A copy of the peace mural can be seen at the Rothberg International School of the Hebrew University of Jerusalem, where Gelbwaser directs a successful student exchange program he initiated in 2006.

“The fundamental idea is to show Israel as one of most important meeting places for humanity, and offer the opportunity to meet and speak with other groups and religions so the students will be able to understand the differences — and the challenges posed by these differences — and appreciate the common ground we share as human beings so we can all contribute to a better world,” says Gelbwaser.

He had discovered that many non-Jewish political science and technology students were interested in learning about Israel — and winning a free ticket provided by El Al — during annual three-day “Get to Know How We Think” Israel expositions he staged at Mexican colleges.

He also took part in the Foreign Ministry’s program for young Jewish leaders of the Diaspora, worked at a Jewish Agency summer camp in Ukraine and organized Mexico’s first Taglit-Birthright group in 2003.

Not as seen on TV

After moving to Israel in 2005, Gelbwaser proposed an experiential three-credit course called Coexistence in the Middle East (CME), conducted by the Rothberg School in collaboration with the International Institute of Leadership and originally sponsored by the Israel National Commission for UNESCO.

10,000 Jewish-Mexican children built this peace mural from 40,000 Mega blocks, representing the 40,000 Jews in Mexico.
10,000 Jewish-Mexican children built this peace mural from 40,000 Mega blocks, representing the 40,000 Jews in Mexico.

CME was Rothberg’s most popular course last summer, attracting 45 participants from 20 countries on five continents – including Japanese, diplomats working in the Cairo embassy and Chinese diplomats from the United Nations.

This summer, he piloted a second option in cooperation with the Foreign Ministry: the six-credit, two-course InnovNation entrepreneurship and Innovation program. Participants visited startups and VCs, innovation hubs and successful entrepreneurs in Israel, and studied breakthrough Israeli technologies that are shaping the future. He calls the program a great success.

“We bring people here and let them see things as they are, not as they see on TV,” says Gelbwaser, who arrived in Israel with corporate experience and earned a master’s of business administration from Tel Aviv University.

Transplanted in Tel Aviv

In 2010, he wed Jerusalem native Shira Greenberg, an employee of the Treasury Ministry, and they live in Tel Aviv.

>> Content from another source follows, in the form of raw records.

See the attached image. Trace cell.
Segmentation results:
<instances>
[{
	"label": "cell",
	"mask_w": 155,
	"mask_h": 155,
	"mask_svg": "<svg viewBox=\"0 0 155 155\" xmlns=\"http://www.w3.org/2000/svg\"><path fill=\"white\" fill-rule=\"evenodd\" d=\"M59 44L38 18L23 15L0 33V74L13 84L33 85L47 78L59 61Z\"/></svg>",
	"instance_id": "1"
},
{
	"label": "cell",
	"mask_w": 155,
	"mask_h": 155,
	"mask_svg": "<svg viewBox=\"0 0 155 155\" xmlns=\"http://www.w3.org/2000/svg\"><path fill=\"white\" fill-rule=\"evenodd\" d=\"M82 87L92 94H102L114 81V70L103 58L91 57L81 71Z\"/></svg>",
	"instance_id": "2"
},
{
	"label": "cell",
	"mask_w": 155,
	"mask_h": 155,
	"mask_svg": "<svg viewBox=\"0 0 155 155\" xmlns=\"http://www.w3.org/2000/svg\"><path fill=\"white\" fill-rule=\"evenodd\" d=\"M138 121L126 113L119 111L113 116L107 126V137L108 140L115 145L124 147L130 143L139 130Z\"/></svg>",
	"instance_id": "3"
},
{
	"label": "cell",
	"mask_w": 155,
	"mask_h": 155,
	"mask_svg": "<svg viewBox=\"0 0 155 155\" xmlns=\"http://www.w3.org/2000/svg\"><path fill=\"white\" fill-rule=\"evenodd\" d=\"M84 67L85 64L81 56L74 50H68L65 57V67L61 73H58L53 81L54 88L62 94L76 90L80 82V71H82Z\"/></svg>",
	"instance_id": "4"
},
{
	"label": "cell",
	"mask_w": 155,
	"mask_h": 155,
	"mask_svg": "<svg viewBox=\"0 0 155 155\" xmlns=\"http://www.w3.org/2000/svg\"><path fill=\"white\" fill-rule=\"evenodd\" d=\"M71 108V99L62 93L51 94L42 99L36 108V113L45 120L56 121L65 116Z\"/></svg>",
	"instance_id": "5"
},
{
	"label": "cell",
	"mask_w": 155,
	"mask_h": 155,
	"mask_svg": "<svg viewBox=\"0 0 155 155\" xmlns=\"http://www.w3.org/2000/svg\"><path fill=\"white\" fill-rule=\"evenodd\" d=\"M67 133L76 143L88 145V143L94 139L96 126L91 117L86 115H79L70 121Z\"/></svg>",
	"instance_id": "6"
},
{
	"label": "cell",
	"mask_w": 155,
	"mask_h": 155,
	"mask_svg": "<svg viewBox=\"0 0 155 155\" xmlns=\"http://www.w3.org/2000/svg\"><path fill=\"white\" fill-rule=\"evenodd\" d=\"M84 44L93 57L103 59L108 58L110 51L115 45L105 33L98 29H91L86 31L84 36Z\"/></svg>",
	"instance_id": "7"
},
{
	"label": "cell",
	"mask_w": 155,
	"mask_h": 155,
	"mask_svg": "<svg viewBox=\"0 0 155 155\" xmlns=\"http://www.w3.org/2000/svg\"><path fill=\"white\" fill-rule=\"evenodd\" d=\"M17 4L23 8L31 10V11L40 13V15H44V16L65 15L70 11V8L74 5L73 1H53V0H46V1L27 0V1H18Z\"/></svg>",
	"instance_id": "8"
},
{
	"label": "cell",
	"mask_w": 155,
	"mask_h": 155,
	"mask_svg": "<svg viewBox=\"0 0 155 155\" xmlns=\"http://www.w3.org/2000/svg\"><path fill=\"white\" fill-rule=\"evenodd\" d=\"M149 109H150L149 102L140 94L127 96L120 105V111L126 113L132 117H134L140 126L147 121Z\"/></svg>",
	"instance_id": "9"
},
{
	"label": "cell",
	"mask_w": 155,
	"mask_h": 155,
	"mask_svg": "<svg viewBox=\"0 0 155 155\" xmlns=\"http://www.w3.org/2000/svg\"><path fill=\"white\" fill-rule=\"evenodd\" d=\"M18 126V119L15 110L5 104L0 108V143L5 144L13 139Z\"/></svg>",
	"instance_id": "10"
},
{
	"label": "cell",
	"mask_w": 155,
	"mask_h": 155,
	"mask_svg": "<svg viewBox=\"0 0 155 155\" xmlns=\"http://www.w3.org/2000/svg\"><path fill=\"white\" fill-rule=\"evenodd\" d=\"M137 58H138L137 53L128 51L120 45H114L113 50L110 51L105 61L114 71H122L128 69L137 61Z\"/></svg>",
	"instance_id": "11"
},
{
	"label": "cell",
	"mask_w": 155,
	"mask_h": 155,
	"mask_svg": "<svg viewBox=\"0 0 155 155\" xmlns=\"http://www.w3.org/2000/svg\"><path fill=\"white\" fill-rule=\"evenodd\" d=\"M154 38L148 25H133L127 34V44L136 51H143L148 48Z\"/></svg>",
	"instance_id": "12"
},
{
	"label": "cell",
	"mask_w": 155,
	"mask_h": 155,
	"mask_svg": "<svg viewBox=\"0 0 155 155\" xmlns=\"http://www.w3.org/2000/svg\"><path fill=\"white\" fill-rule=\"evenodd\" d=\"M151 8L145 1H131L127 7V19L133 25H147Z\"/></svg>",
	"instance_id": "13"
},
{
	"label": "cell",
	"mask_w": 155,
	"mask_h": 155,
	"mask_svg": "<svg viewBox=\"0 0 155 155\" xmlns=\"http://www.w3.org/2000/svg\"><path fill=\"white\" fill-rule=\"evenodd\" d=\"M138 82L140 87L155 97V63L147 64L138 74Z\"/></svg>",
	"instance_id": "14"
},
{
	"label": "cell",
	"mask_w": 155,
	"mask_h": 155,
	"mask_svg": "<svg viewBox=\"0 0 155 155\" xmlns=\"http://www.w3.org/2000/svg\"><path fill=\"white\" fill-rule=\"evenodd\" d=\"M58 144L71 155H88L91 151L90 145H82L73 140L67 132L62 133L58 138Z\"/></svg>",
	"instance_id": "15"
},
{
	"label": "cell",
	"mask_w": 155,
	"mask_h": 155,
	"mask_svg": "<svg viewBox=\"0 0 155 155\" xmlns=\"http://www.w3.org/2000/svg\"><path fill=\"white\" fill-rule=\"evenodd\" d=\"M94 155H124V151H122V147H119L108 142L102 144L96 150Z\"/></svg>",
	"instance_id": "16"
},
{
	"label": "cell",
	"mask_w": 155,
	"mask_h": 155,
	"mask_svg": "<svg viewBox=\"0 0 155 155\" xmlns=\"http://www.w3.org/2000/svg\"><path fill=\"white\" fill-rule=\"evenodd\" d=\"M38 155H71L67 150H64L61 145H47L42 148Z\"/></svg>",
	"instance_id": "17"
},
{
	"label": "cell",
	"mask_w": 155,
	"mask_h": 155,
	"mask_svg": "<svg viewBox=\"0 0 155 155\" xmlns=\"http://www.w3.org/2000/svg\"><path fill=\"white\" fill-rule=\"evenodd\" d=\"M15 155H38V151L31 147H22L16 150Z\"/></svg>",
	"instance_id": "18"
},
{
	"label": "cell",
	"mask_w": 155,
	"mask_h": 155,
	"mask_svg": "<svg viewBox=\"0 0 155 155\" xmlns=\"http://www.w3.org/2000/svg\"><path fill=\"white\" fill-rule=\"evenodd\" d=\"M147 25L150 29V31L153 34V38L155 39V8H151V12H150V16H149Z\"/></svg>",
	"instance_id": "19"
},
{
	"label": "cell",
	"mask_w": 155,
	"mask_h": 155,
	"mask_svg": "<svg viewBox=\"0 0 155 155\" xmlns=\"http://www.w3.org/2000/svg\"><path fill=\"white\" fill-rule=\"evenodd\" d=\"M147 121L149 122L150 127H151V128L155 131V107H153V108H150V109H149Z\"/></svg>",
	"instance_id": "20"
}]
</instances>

Participants in the Coexistence in the Middle East course visiting the Foreign Ministry’s Emergency Situation Room.
Participants in the Coexistence in the Middle East course visiting the Foreign Ministry’s Emergency Situation Room.

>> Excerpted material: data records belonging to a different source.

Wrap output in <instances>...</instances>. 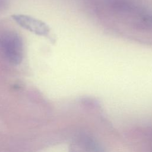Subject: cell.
<instances>
[{"label":"cell","instance_id":"7a4b0ae2","mask_svg":"<svg viewBox=\"0 0 152 152\" xmlns=\"http://www.w3.org/2000/svg\"><path fill=\"white\" fill-rule=\"evenodd\" d=\"M14 20L22 27L39 36H48L49 27L43 21L25 15H14Z\"/></svg>","mask_w":152,"mask_h":152},{"label":"cell","instance_id":"6da1fadb","mask_svg":"<svg viewBox=\"0 0 152 152\" xmlns=\"http://www.w3.org/2000/svg\"><path fill=\"white\" fill-rule=\"evenodd\" d=\"M0 50L5 58L13 64H19L24 54L23 43L16 33L7 31L0 34Z\"/></svg>","mask_w":152,"mask_h":152}]
</instances>
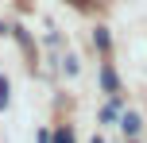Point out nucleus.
I'll list each match as a JSON object with an SVG mask.
<instances>
[{
  "label": "nucleus",
  "instance_id": "4",
  "mask_svg": "<svg viewBox=\"0 0 147 143\" xmlns=\"http://www.w3.org/2000/svg\"><path fill=\"white\" fill-rule=\"evenodd\" d=\"M93 43H97V50H101V54H109V46H112L109 27H97V31H93Z\"/></svg>",
  "mask_w": 147,
  "mask_h": 143
},
{
  "label": "nucleus",
  "instance_id": "1",
  "mask_svg": "<svg viewBox=\"0 0 147 143\" xmlns=\"http://www.w3.org/2000/svg\"><path fill=\"white\" fill-rule=\"evenodd\" d=\"M120 120V101H116V93H112V101L101 108V124H116Z\"/></svg>",
  "mask_w": 147,
  "mask_h": 143
},
{
  "label": "nucleus",
  "instance_id": "5",
  "mask_svg": "<svg viewBox=\"0 0 147 143\" xmlns=\"http://www.w3.org/2000/svg\"><path fill=\"white\" fill-rule=\"evenodd\" d=\"M54 143H74V132L70 128H58V132H54Z\"/></svg>",
  "mask_w": 147,
  "mask_h": 143
},
{
  "label": "nucleus",
  "instance_id": "6",
  "mask_svg": "<svg viewBox=\"0 0 147 143\" xmlns=\"http://www.w3.org/2000/svg\"><path fill=\"white\" fill-rule=\"evenodd\" d=\"M12 101V93H8V77H0V108Z\"/></svg>",
  "mask_w": 147,
  "mask_h": 143
},
{
  "label": "nucleus",
  "instance_id": "2",
  "mask_svg": "<svg viewBox=\"0 0 147 143\" xmlns=\"http://www.w3.org/2000/svg\"><path fill=\"white\" fill-rule=\"evenodd\" d=\"M101 85H105V93H116L120 89V77H116L112 66H101Z\"/></svg>",
  "mask_w": 147,
  "mask_h": 143
},
{
  "label": "nucleus",
  "instance_id": "7",
  "mask_svg": "<svg viewBox=\"0 0 147 143\" xmlns=\"http://www.w3.org/2000/svg\"><path fill=\"white\" fill-rule=\"evenodd\" d=\"M39 143H51V132H47V128L39 132Z\"/></svg>",
  "mask_w": 147,
  "mask_h": 143
},
{
  "label": "nucleus",
  "instance_id": "3",
  "mask_svg": "<svg viewBox=\"0 0 147 143\" xmlns=\"http://www.w3.org/2000/svg\"><path fill=\"white\" fill-rule=\"evenodd\" d=\"M120 124H124V132H128V136H140V128H143V120H140V116H136V112H124V120H120Z\"/></svg>",
  "mask_w": 147,
  "mask_h": 143
},
{
  "label": "nucleus",
  "instance_id": "8",
  "mask_svg": "<svg viewBox=\"0 0 147 143\" xmlns=\"http://www.w3.org/2000/svg\"><path fill=\"white\" fill-rule=\"evenodd\" d=\"M89 143H101V139H89Z\"/></svg>",
  "mask_w": 147,
  "mask_h": 143
}]
</instances>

“I like the lifestyle in Tel Aviv,” Gelbwaser says. “It’s one of the most amazing places to live in the world. And I love that Israel is an innovation hub where ideas get transformed into projects that change the world into a better place.”

That kind of vision led him to stamp his own thumb on the flag project, along with Taglit-Birthright participants and supporters from 24 countries, to symbolize the mark that the Israel experience left on them. The flag was unveiled at Ben-Gurion International Airport in 2010, on the 10th anniversary of the program that has introduced Israel to a quarter of a million young Jewish adults from 50 countries.

Gelbwaser had a hand in getting Mexico included as one of those countries.

Because the majority of Jewish children in Mexico attend Jewish schools and come to Israel with their class at age 15, they were not a proper match for Taglit-Birthright’s free heritage trip aimed at young adults who have never had an organized tour of Israel.

But during several years of intensive terror attacks within Israel at the beginning of the new century, the annual school trips were cancelled and local leaders looked for an alternative for Mexican teens to experience Israel.

Gelbwaser, who’d spent a year on kibbutz at 18, helped organize and lead the inaugural 2003 Birthright group from Mexico. At his suggestion, each participant brought along hundreds of wishes written by schoolchildren for peace in Israel. The notes were put into the crevices of the Western Wall, a sacred site for Jews in Jerusalem.

Who knows? Perhaps Gelbwaser’s faith in the power of the collective will bear sweet fruit.